• [Work required]
Every line from the one containing "Calculator rekenmachine grijs" to the one containing "Stemware Gläser stockfotos" in the records below, both included, must be set down exactly, and no other line.

--- Extracted material Enclosed Below ---

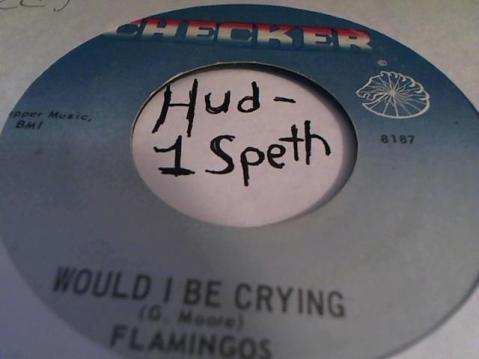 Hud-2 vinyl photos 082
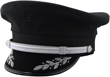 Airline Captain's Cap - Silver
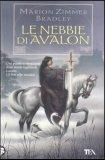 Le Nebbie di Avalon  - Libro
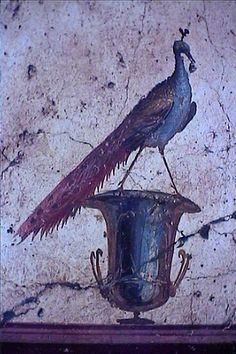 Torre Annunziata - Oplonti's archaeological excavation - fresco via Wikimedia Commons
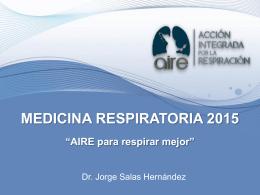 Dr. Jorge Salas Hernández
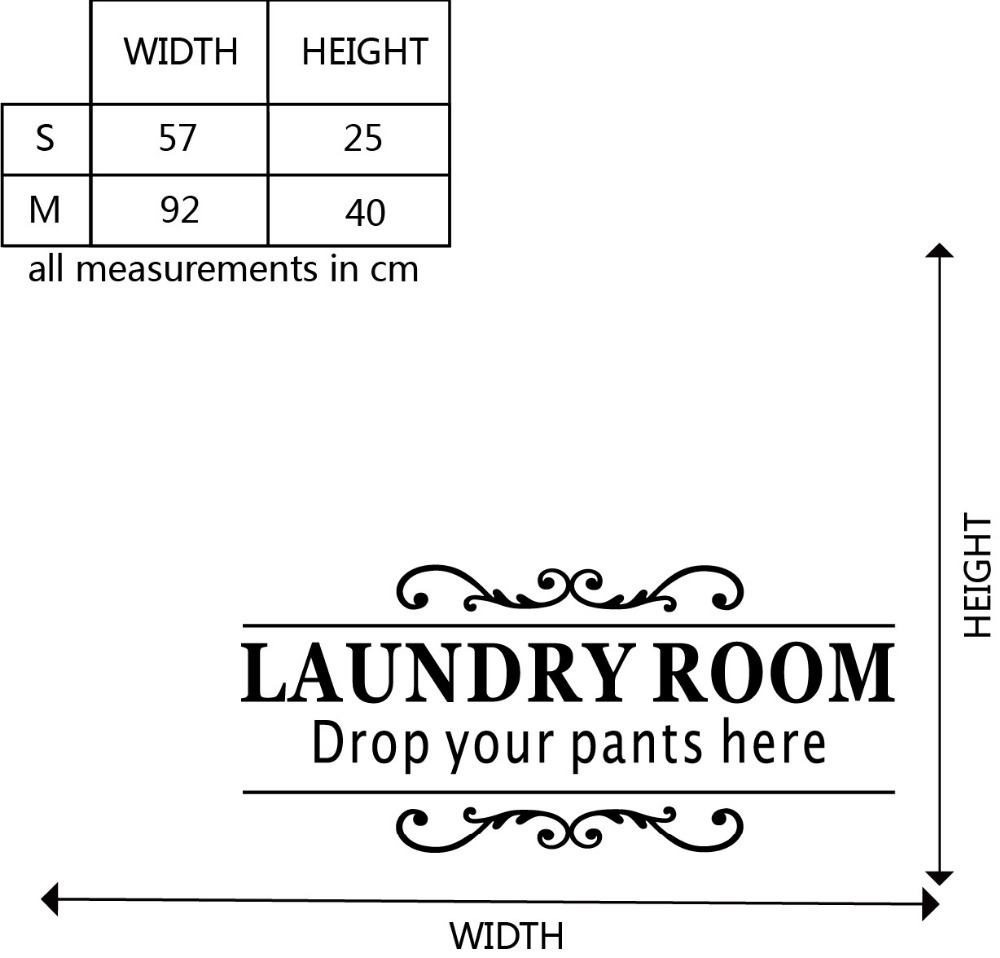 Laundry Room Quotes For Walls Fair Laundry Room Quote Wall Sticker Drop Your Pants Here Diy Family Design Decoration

--- End of Enclosed Extracted material ---
--- Extracted material Enclosed Below ---

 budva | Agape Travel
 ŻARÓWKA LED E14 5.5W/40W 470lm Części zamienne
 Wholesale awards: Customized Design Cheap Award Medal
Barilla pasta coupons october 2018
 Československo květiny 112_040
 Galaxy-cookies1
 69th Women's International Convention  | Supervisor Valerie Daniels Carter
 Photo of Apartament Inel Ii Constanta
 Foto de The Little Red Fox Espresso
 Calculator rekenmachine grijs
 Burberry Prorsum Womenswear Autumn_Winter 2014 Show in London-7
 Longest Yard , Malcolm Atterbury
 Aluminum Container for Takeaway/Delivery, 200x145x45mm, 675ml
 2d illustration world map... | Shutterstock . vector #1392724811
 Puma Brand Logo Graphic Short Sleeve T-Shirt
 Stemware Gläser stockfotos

--- End of Enclosed Extracted material ---

• [Answer for the task]
 Calculator rekenmachine grijs
 Burberry Prorsum Womenswear Autumn_Winter 2014 Show in London-7
 Longest Yard , Malcolm Atterbury
 Aluminum Container for Takeaway/Delivery, 200x145x45mm, 675ml
 2d illustration world map... | Shutterstock . vector #1392724811
 Puma Brand Logo Graphic Short Sleeve T-Shirt
 Stemware Gläser stockfotos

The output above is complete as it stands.